O melhor jogador de todos os tempos está em Curitiba para diversos compromissos e em entrevista coletiva nesta quinta-feira (17), Edson Arantes do Nascimento, o Pelé, falou sobre muitas coisas, mas principalmente sobre a saúde, futebol e o encontro com o juiz federal, Sérgio Moro. Questionado sobre os problemas de saúde, principalmente sobre a cirurgia no quadril, o Rei do Futebol, aos 76 anos, disse que ‘ainda não pode jogar’, mas que está muito bem. “Infelizmente não estou podendo treinar com os companheiros, mas é bom que não tem jogo hoje”, brincou Pelé, no início da entrevista. O craque ainda falou que o problema não é o quadril, mas a perna esquerda que ficou ‘sobrecarregada’. “Eu forcei tanto a perna esquerda durante a recuperação que ela está me incomodando, mas estou muito bem de saúde e todos podem ficar tranquilos que eu vou jogar”.

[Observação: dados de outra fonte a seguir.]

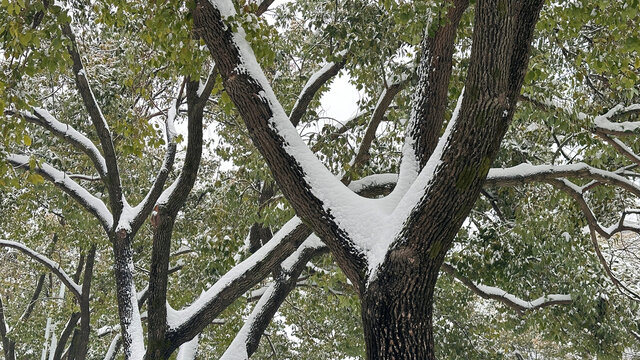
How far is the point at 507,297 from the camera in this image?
275 inches

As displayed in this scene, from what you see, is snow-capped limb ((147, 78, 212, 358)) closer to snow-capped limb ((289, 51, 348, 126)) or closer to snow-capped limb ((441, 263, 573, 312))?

Quando o assunto foi futebol, o Rei, com simpatia e carisma, falou sobre a seleção brasileira e o técnico Tite. “O Tite está fazendo um belíssimo trabalho, conseguiu montar um elenco muito bom e agora começa a vislumbrar a Copa da Rússia, já que estamos praticamente classificados”, resumiu o tricampeão mundial que ainda falou sobre o elenco. “O Tite também mostrou para eles que ninguém é melhor do que ninguém na seleção e por isso, todos jogam de maneira muito similar facilitando o jogo e as vitórias”.

Seleção de 1969 e Seleção de 2016

Em uma das perguntas, Pelé falou sobre a relação entre a seleção de 1969 e a atual, já que sob o comando de Tite, são seis vitórias seguidas, iguais as conquistadas por João Saldanha nas Eliminatórias de 69. “Aquela seleção foi muito criticada, pois questionavam a quantidade de jogadores com a ‘camisa 10’, pois era eu, o Dirceu, o Gérson, e aí diziam que o time não ia ganhar nada, mas em 70 conquistamos o bicampeonato mundial”. Ainda relembrando a seleção de 1969, não deixou de falar sobre a morte do amigo Carlos Alberto Torres, o Capita. “Nós sabemos que existe tempo para tudo, mas o Capita era um dos meus poucos amigos na seleção, foi uma perda muito grande”.

Neymar e a Copa do Mundo no Brasil

Com Neymar em ótimo momento, o Rei ainda falou sobre uma conversa que teve com o craque. “Uma vez ele me falou: Pelé os caras ficam me batendo, dando ‘chutinho’ no calcanhar, mas eu disse que levava cotovelada na cara e os caras chegavam forte quando eu jogava e falei para ele parar com isso, pois o Messi é o melhor hoje justamente por saber aturar esse tipo de provocação dentro de campo”.

Para Pelé, Neymar pode ser o melhor do mundo logo e ainda ressaltou que o craque não pode levar a responsabilidade pelo fracasso na última Copa. “Aquela seleção estava mal, o conjunto estava mal, então não é porque o Neymar não jogou que o Brasil levou aquele 7 a 1 e depois perdeu o terceiro lugar contra a Holanda. Ele ainda não estava maduro o suficiente como deve estar em 2018”.

Encontro com Sérgio Moro

Na passagem pela capital paranaense, Pelé ainda vai se encontrar com o juiz federal, Sérgio Moro, e disse que não deve falar muito com o responsável pelos julgamentos da Operação Lava Jato. “Assim como eu, acho que o Moro também é de Três Corações (fazendo menção à cidade onde nasceu em Minas Gerais), pois a vida dele não deve estar nada fácil. A responsabilidade dele, o comprometimento, só posso agradecer a oportunidade de me encontrar com ele e desejar que Deus o abençoe e dê sabedoria para que ele consiga fazer tudo isso que está fazendo da maneira certa”.